* [Görev yönergeleri]:
1. Futbol yorumları metnine göre şu soruları cevaplayın:
(a) "2-0'dan 2-2'ye gelmesinin nedeni olarak hakemi gösterebilirim" diye başlayan sözün altında hangi isim yazıyor?
(b) Cenk Ergün'ün sözlerinde milli maç arasından sonra taraftarla hangi maçta buluşulacağı söyleniyor?
(c) Son girdideki sözlere göre konuşan kişi kaç dakika oynamış?
2. Futbol yorumları metninde "- cenk ergün" sözlerinden başlayıp "kardemir karabükspor maçı)" sözleri de dahil olmak üzere oraya kadar uzanan kısmı hiç değiştirmeden verin.

• 28726
    "volkan babacan'in vurdugu gazeteciden, goruntuler olmasina ragmen noterden imzali kagit aldilar "bana vurmamistir" diye. yahu goruntuler var, yok. adamdan imza aldilar, ceza da ona gore vurulmamis gibi verildi"

    "federasyon, verdigi cezalardan sonra yayinci kurulustan rica edip bazi goruntuleri ozetlerden kaldirtmistir zaman zaman, bakin cok ciddi bir ithamda bulunuyorum degil mi? goruntuleri kaldirttilar ya. isine gelince goruntuden ceza ver, isine gelmeyince goruntuden ceza verme. olacak is degil"

    (bkz: rıdvan dilmen)

    not: ezberden yazdigim icin cumlelerin orjonali farklilik gosterebilir. ancak ana tema buydu.
  • 28729
    “2-1’den sonra çalınan penaltı sanıyorum ki maçı izleyen kimsenin içine sinmemiştir. maç sırasında izlerken de içimize sinmedi, tekrarına bakarken de sinmedi. 2-0’dan sonra çok pozisyon yakaladık. maçı daha önce bitirmemiz gerekiyordu.”

    “takımda hakikaten çok güzel bir kenetlenme var. en büyük aslan payı, tribünleri dolduran taraftarımızın. milli maç arasına gidecek birçok oyuncumuz var. ardından konyaspor maçında da taraftarımızla buluşacağız. takımca gol atıp takımca gol yiyoruz; isimlerden bağımsız olarak kendi sahamızda kazanmak önemliydi. puan kaybetmemiz gerekiyordu. kazandığımız için çok mutluyuz.”

    - cenk ergün
  • 28730
    "2-0'dan 2-2'ye gelmesinin nedeni olarak hakemi gösterebilirim. türkiye'de komedi filmini aratmayacak hakem performansları oluyor. kimse yanlış anlamasın, ben bunu sadece kendi takımım için söylemiyorum. her hafta, her pazar bir hakem hatası oluyor. artık izleyiciler, 'bakalım hakem ne zaman penaltı verecek.' diye düşünmeye başlıyor maçları izlerken."

    igor tudor

    (bkz: 30 eylül 2017 galatasaray kardemir karabükspor maçı)
  • 28731
    “öncelikle çok mutluyum. hem teknik heyete hem de sağlık heyetine teşekkür etmek istiyorum. hafta boyunca benimle çok iyi ilgilendiler; ben de 90 dakika oynadım ve golümü attım.”

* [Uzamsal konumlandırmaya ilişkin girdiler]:
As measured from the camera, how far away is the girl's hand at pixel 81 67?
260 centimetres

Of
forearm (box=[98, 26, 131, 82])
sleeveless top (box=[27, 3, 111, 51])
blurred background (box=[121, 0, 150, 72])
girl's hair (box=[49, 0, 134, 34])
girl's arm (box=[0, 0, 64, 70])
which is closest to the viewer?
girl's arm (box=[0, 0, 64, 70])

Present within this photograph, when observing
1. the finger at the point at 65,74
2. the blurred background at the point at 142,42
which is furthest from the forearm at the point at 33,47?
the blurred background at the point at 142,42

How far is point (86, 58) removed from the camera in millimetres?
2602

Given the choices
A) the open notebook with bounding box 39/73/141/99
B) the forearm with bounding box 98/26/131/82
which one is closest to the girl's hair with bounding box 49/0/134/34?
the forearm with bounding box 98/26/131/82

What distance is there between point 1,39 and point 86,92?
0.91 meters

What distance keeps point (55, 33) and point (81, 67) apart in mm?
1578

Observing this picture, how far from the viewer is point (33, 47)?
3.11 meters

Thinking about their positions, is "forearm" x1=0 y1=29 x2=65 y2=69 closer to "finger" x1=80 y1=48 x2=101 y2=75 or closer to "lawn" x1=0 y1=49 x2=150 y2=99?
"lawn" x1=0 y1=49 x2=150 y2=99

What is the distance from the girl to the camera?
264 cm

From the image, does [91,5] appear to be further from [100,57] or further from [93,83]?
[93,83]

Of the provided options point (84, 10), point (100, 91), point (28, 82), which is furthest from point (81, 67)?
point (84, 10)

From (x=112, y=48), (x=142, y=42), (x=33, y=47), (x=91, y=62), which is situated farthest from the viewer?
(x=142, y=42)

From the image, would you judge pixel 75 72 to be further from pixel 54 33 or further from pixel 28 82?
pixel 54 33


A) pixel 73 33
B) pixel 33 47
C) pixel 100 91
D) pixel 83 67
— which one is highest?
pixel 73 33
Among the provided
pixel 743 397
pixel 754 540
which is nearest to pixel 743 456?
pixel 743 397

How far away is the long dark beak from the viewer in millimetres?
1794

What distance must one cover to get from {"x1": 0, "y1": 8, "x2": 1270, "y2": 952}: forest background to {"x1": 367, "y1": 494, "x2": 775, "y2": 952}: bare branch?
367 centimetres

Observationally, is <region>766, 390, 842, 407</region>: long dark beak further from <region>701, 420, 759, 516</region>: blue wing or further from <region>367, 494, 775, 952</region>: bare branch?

* [Örnek cevaplar]:
1.
(a) Igor Tudor
(b) Konyaspor maçında
(c) 90 dakika

2.
- cenk ergün
  • 28730
    "2-0'dan 2-2'ye gelmesinin nedeni olarak hakemi gösterebilirim. türkiye'de komedi filmini aratmayacak hakem performansları oluyor. kimse yanlış anlamasın, ben bunu sadece kendi takımım için söylemiyorum. her hafta, her pazar bir hakem hatası oluyor. artık izleyiciler, 'bakalım hakem ne zaman penaltı verecek.' diye düşünmeye başlıyor maçları izlerken."

    igor tudor

    (bkz: 30 eylül 2017 galatasaray kardemir karabükspor maçı)